When an Activity fails, Temporal wraps the error in an Activity Failure before delivering it to the Workflow.
The Activity Failure provides context about the failure, including the Activity Type, the number of retry attempts, and the original cause.

The original error is in the `cause` field.
For example, if an Activity throws an Application Failure with `type: "InvalidInput"`, the Workflow receives an Activity Failure whose `cause` is that Application Failure.
If an Activity times out instead, the `cause` is a Timeout Failure.

This wrapping pattern applies to other execution types as well.
A failed Child Workflow delivers a Child Workflow Failure to the parent Workflow, with the original error in the `cause` field.

If a Temporal failure propagates unhandled through Workflow code, it fails the Workflow Execution.
The exception is Cancelled Failure, which puts the Workflow in "Cancelled" state instead of "Failed".

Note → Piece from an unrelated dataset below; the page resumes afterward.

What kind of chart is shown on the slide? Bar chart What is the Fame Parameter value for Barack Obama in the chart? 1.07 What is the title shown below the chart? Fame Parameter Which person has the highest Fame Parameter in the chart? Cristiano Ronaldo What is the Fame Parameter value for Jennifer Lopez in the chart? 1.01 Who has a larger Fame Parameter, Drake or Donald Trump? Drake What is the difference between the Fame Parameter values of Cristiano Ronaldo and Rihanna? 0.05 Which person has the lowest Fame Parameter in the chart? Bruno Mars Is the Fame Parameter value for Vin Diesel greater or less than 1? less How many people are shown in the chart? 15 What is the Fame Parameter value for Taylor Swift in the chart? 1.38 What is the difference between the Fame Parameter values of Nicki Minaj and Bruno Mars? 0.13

### The outermost error type determines retryability 

When an Activity returns an error, the SDK inspects the **outermost** error to decide how to represent the failure to the Temporal Service.
The SDK performs a type check on the outermost error and converts it to a Protocol Buffer [Failure](https://api-docs.temporal.io/#temporal.api.failure.v1.Failure) message.
If the outermost error is an Application Failure, the SDK preserves its `non_retryable` flag and `type` field in the resulting `ApplicationFailureInfo` proto.
If the outermost error is any other type, the SDK falls back to creating a default, **retryable** `ApplicationFailureInfo`.

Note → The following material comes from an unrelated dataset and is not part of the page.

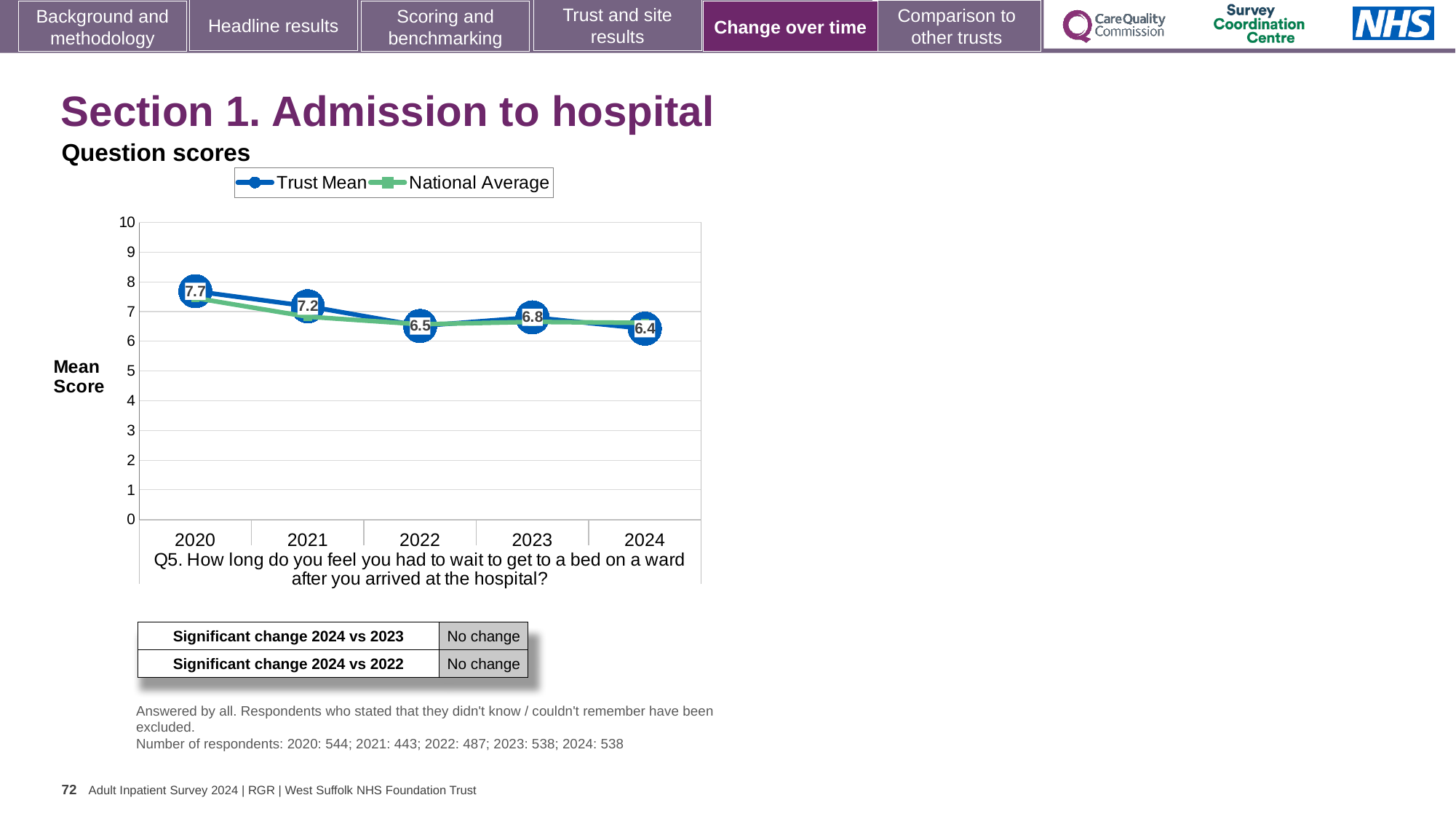
Which year has a higher Trust Mean score, 2021 or 2023? 2021 In which year is the Trust Mean score highest? 2020 In which year is the Trust Mean score lowest? 2024 What is the Trust Mean score for 2024? 6.4 Does the Trust Mean score rise or fall from 2020 to 2022? Fall How many series does the chart legend list? 2 What is the Trust Mean score for 2020? 7.7 What is the difference between the Trust Mean scores for 2020 and 2024? 1.3 How many years are shown on the x axis of the chart? 5 Is the National Average value for 2020 greater or less than 7? greater What is the Trust Mean score for 2022? 6.5 What kind of chart is shown on the slide? Line chart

The Temporal Service only inspects the **top-level** `failure_info` on the Failure proto when making retry decisions.
The original error is preserved in the `cause` chain, but the Service does not look at `cause` to determine retryability.

This means that wrapping an Application Failure in a generic language error silently loses the `non_retryable` flag.
If an Activity throws a non-retryable Application Failure, but your code catches it and re-throws it wrapped in a standard error, the Activity will be retried despite the original intent.

> **⚠️ Caution:**
> Wrapping errors can lose retryability flags
> If you need to add context to an error, wrap it in another Application Failure that preserves the `non_retryable` flag.
> Do not wrap Application Failures in generic language errors (such as `Error` in TypeScript, `Exception` in Python, or `fmt.Errorf` in Go), as this causes the SDK to treat the error as a new, retryable failure.

This behavior is consistent across all Temporal SDKs.
For language-specific examples and correct wrapping patterns, see the error handling guide for your SDK.

## Failures in Event History 

Failures are recorded in Event History, which provides a detailed record for debugging.

### Activity failures

An Activity Execution that completes results in three Events: `ActivityTaskScheduled`, `ActivityTaskStarted`, and `ActivityTaskCompleted`.

If an Activity fails and the Retry Policy does not cause it to retry, the Temporal Service adds an `ActivityTaskFailed` Event that contains the error details.
If an Activity times out, an `ActivityTaskTimedOut` Event is added instead.

While an Activity is running, `ActivityTaskScheduled` is the most recent Event visible for that Activity.
The `ActivityTaskStarted` Event is not written until the Activity Task closes, because the final retry attempt number (an attribute of `ActivityTaskStarted`) is not known until then.

You can view pending Activity Executions in the Web UI's Pending Activities section, which shows the Activity Type, current retry attempt, remaining attempts, and heartbeat information.

### Workflow Execution failures

An Activity failure does not directly cause a Workflow Execution failure.
If an Activity fails and the error propagates out of the Workflow function without being caught (or is caught and intentionally re-raised as an Application Failure), the Workflow Execution fails.

When a Workflow Execution fails, the Temporal Service adds a `WorkflowExecutionFailed` Event.
If the failure was caused by an unhandled Activity error, the `activityFailureInfo` is attached to that Event.